Entramos en un bar. Tras la barra una jovencísima camarera charlaba con un apático y medio adormilado cliente. Fuimos a la parte alta y pedimos dos ginebras con tónica. Estábamos solos. Cuando la chica se fue saque, de nuevo, los pechos de la blusa y los labios de José Luis cayeron sobre ellos. Su mano se perdió entre mis piernas y mis líquidos vaginales volvieron a fluir copiosamente. Estaba excitadísima. Fui sobre su pene y lo chupe con deleite. Lo sentí crecer, pase mi lengua por sus pliegues, note sus palpitaciones. "Sigue, sigue."murmuro cuando mis dedos se perdieron en su culito y la tensión de poder ser sorprendidos se apodero de nosotros. "Levántate", dijo al tiempo que me volteaba inclinándome sobre la mesa. La falda se arremolinó en mi cintura y su sexo murió en la profundidad de mi vagina. Estaba muy mojada. Allí, en un bar de Oviedo, hacíamos el amor medio desnudos, sabedores del enorme riesgo que corríamos. Me termino de quitar la camisa, me acaricio los pechos, sentí en mi interior el ir y venir de su pene. No se cuanto tiempo nos mantuvimos así, se que en un momento determinado aquel sexo se derramo llenándome de semen. Tuve que morderme las manos para no gritar.

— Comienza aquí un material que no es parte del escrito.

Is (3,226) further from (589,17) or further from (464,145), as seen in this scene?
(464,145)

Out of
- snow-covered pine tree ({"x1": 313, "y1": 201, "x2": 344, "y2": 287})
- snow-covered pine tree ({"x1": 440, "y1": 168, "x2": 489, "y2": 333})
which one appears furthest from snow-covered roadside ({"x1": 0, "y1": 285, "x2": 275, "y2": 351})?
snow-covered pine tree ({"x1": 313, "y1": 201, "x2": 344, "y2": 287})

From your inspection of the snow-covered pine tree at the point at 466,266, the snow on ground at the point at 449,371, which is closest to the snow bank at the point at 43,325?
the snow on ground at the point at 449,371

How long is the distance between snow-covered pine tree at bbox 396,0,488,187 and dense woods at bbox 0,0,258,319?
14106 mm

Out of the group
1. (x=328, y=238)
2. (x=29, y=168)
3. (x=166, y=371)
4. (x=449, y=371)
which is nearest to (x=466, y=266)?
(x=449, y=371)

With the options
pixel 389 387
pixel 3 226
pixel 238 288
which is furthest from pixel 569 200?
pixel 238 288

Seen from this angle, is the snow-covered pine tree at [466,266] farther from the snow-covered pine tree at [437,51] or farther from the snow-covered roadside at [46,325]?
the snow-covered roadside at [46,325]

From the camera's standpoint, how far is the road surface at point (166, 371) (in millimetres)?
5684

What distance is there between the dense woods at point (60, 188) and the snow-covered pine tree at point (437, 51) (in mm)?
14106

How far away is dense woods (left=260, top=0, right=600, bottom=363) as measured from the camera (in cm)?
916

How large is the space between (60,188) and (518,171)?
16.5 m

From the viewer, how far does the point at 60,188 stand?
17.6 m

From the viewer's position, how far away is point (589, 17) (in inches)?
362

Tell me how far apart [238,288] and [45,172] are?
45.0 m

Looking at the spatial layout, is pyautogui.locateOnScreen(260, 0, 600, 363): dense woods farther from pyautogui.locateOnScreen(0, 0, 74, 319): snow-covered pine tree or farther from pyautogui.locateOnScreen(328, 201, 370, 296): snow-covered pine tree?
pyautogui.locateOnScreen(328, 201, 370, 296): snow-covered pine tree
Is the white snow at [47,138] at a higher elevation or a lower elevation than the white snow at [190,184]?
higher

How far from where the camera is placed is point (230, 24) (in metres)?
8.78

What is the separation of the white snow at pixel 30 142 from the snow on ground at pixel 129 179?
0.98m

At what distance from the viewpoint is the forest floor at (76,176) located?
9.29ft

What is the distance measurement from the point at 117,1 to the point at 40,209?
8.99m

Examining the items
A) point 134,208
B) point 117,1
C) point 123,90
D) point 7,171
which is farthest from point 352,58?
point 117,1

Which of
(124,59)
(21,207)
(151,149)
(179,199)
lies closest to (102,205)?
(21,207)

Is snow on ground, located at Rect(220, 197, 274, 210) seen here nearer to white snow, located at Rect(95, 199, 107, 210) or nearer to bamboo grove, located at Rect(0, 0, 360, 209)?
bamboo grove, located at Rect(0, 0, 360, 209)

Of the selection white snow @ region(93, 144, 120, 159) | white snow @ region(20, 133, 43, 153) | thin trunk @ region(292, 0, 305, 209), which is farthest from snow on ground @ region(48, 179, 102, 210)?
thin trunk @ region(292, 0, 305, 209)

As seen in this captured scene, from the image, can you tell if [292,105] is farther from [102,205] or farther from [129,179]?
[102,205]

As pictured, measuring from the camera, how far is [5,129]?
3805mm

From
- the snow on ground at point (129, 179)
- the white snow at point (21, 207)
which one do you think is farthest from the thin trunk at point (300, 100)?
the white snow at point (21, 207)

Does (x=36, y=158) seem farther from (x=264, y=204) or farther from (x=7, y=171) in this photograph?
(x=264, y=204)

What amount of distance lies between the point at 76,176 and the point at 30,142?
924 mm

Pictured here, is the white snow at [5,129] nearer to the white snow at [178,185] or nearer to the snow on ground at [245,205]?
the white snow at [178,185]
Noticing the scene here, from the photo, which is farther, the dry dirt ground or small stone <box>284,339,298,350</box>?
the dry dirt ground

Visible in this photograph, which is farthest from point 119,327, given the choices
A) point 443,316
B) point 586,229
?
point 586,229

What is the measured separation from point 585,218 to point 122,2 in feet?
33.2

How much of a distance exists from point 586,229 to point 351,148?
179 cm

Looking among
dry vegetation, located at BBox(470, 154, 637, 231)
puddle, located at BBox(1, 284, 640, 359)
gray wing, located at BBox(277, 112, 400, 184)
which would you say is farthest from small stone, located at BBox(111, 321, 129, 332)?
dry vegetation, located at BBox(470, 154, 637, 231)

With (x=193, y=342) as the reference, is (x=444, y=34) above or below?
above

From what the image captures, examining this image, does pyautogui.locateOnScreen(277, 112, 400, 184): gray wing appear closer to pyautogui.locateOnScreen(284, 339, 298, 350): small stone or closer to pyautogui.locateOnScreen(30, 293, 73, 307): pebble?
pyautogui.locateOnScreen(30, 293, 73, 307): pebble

Caímos rendidos. Mis pechos al aire, mi coño abierto y palpitante, su pene flácido y mojado, las dos copas intactas.
Bebimos un trago, arrojamos el resto en unos tiestos de adorno y nos marchamos. Otra vez la noche volvió acariciar mis tetas y otra vez su mano juguetona dejo mi culito al descubierto para goce y relajo de los pocos taxistas que circulaban por la calle. El cansancio nos había hecho ya mella.
Que pena de copas, pensaba en la cama, esperando que el sueño acallase mi mente. Acariciaba su pene dormido e introducía mis dedos en mi coño intentando extraer de él los últimos suspiros de placer. Roce mi clítoris y con esa sensación de paz y bienestar me dormí. Era la noche del 24 de Junio, la noche de San Juan, la noche en la que se quema en la hoguera todo lo viejo del invierno, la noche con la que se inicia el verano, mi noche de sexo ardiente y desenfrenado.